━━━━━ EXCERPT
Josef Stalin exercised supreme power in the Soviet Union from 1929 until his death in 1953. During that quarter-century, by Oleg Khlevniuk’s estimate, he caused the imprisonment and execution of no fewer than a million Soviet citizens per year. Millions more were victims of famine directly resulting from Stalin's policies. What drove him toward such ruthlessness? This essential biography, by the author most deeply familiar with the vast archives of the Soviet era, offers an unprecedented, fine-grained portrait of Stalin the man and dictator. Without mythologizing Stalin as either benevolent or an evil genius, Khlevniuk resolves numerous controversies about specific events in the dictator’s life while assembling many hundreds of previously unknown letters, memos, reports, and diaries into a comprehensive, compelling narrative of a life that altered the course of world history.
 
In brief, revealing prologues to each chapter, Khlevniuk takes his reader into Stalin’s favorite dacha, where the innermost circle of Soviet leadership gathered as their vozhd lay dying. Chronological chapters then illuminate major themes: Stalin’s childhood, his involvement in the Revolution and the early Bolshevik government under Lenin, his assumption of undivided power and mandate for industrialization and collectivization, the Terror, World War II, and the postwar period. At the book’s conclusion, the author presents a cogent warning against nostalgia for the Stalinist era.
 

Oleg V. Khlevniuk is a leading research fellow at the National Research University Higher School of Economics (HSE) International Center for the History and Sociology of World War II and Its Consequences and senior research fellow at the State Archive of the Russian Federation. His previous Yale books include The History of the Gulag, Master of the House: Stalin and His Inner Circle, and several collections of Stalin's correspondence.
━━━━━━━━━━
━━━━━ PROVIDED MATERIAL
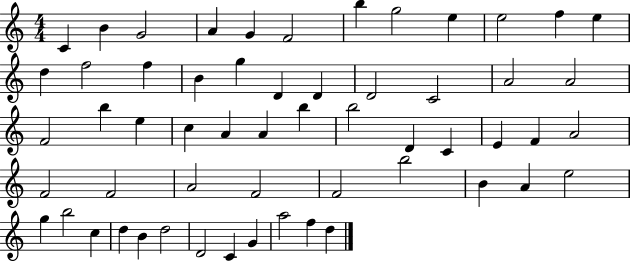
C4/q B4/q G4/h A4/q G4/q F4/h B5/q G5/h E5/q E5/h F5/q E5/q D5/q F5/h F5/q B4/q G5/q D4/q D4/q D4/h C4/h A4/h A4/h F4/h B5/q E5/q C5/q A4/q A4/q B5/q B5/h D4/q C4/q E4/q F4/q A4/h F4/h F4/h A4/h F4/h F4/h B5/h B4/q A4/q E5/h G5/q B5/h C5/q D5/q B4/q D5/h D4/h C4/q G4/q A5/h F5/q D5/q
━━━━━━━━━━
- [PROBLEM A]:
In the Stalin biography description, how many Soviet citizens per year does Khlevniuk estimate Stalin caused to be imprisoned and executed?
- [PROBLEM B]:
List every major theme that the Stalin biography description says the chronological chapters cover.

- [TASK RESULT A]:
No fewer than a million per year.

- [TASK RESULT B]:
- Stalin's childhood
- His involvement in the Revolution and the early Bolshevik government under Lenin
- His assumption of undivided power and mandate for industrialization and collectivization
- The Terror
- World War II
- The postwar period